There is also an enhancement that improves performance for 4+ CPU systems - the "NeverSleepOnThreadContention" option. (Thanks to Werner Bochtler and Markus Beth for their help with this.)
Currently the GetMem routine is very efficient at avoiding thread contention by switching to an alternate block handler when the requested block size is locked, but the FreeMem routine has no option but to wait if the block type to be freed is currently locked. The FreeMem routine puts the thread to sleep if it cannot free the block immediately, which works very well when the CPU has a lot of other work to do (i.e. the thread to CPU core ratio is high), but is not great when the CPU core would otherwise be idle. Unfortunately the sleep() call has a rather coarse granularity under Win32 and the thread may thus sleep longer than it needs to, wasting precious CPU cycles. This wastage is most apparent with quad CPU systems where the sleep() call has a higher probability of causing the CPU to go idle. In such cases it is better to put the CPU in a "busy waiting" loop so that it can continue the moment the block type is unlocked by another thread. This is what the "NeverSleepOnThreadContention" option does - but don't use it on anything less than a quad core CPU or performance nose dives.

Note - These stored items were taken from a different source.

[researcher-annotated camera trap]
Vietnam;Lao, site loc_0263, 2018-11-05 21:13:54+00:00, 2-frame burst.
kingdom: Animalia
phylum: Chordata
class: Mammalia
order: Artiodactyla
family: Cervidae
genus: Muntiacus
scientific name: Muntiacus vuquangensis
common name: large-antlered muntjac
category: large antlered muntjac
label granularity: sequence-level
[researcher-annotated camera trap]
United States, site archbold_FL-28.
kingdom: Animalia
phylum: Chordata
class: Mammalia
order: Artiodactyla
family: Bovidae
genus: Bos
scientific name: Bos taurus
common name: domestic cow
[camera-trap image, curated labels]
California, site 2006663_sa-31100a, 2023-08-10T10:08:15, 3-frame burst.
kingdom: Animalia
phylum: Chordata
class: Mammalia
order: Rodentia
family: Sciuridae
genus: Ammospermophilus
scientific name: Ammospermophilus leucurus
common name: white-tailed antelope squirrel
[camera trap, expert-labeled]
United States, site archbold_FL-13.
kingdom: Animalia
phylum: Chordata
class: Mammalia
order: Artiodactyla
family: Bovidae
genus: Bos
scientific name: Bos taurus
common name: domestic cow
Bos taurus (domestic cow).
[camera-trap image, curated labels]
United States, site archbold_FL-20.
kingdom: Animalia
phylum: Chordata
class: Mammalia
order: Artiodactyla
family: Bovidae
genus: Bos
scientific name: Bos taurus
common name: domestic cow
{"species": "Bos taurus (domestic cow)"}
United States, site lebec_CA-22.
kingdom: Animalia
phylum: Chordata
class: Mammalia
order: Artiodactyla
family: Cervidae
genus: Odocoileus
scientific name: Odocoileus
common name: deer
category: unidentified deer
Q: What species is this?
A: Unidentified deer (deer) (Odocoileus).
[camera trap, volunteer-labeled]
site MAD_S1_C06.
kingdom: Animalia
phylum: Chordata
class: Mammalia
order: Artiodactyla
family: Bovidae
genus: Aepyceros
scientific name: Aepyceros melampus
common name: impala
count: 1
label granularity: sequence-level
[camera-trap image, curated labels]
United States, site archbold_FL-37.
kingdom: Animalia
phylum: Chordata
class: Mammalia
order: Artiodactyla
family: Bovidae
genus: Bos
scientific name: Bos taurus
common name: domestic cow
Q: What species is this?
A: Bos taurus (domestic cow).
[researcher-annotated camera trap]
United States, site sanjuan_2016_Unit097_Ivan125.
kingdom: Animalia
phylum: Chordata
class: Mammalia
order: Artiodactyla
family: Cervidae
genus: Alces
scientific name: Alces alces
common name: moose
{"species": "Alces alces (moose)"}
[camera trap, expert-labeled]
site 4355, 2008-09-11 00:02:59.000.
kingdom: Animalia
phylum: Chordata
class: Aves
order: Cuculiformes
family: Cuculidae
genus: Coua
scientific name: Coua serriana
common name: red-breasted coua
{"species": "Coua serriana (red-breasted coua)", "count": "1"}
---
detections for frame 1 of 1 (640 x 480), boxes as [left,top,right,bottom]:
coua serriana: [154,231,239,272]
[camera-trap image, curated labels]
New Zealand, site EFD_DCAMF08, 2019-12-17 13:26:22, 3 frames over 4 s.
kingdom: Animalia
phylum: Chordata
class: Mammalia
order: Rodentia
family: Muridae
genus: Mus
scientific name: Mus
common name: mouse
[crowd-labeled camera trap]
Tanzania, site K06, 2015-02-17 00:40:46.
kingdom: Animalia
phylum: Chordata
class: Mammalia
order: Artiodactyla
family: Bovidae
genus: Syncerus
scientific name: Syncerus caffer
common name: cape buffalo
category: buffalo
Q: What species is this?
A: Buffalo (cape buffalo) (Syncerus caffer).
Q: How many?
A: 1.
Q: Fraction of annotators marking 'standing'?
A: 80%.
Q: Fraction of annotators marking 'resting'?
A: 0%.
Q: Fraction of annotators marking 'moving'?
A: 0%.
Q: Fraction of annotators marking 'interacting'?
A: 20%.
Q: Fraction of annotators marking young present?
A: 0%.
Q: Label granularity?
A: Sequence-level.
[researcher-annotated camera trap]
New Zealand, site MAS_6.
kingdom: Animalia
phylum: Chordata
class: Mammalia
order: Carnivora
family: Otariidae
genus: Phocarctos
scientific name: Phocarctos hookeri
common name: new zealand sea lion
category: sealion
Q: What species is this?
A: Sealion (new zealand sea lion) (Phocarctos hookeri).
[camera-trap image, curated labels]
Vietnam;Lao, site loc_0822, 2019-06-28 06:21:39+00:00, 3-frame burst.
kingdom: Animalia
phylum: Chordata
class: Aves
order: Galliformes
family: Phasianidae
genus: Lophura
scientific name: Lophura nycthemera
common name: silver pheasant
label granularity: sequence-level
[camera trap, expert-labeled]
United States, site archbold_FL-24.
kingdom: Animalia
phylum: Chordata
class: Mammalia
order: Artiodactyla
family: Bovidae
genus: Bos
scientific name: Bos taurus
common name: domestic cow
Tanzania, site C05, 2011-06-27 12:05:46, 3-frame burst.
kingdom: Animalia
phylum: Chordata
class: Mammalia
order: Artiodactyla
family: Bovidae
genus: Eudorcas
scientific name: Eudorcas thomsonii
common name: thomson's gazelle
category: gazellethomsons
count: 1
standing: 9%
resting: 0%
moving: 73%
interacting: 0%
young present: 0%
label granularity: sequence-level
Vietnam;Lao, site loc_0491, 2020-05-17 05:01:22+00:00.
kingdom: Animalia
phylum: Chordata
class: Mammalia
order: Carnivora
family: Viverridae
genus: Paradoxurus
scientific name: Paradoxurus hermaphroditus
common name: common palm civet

Of course the best solution would be to avoid the thread contention completely. I am toying with the idea of adding the block to be freed to a "blocks to be freed" linked list in lock-free manner (if it cannot be freed immediately). It is then the responsibility of the next GetMem/FreeMem call to process this list and do the actual freeing. There are some issues to iron out, but this could solve this problem once and for all. The change is not a minor one, though, and this probably means FastMM5 is on the cards.
There are also some other feature requests than have been waiting in my inbox for quite a while: Better IDE integration (jump to the line in the source that caused the leak, etc.), better leak management (display a leak tree showing leak dependencies / related leaks instead of a simple list) and on-the-fly switching between debug and performance mode. There are many more, certainly enough to keep me busy for a long time to come!"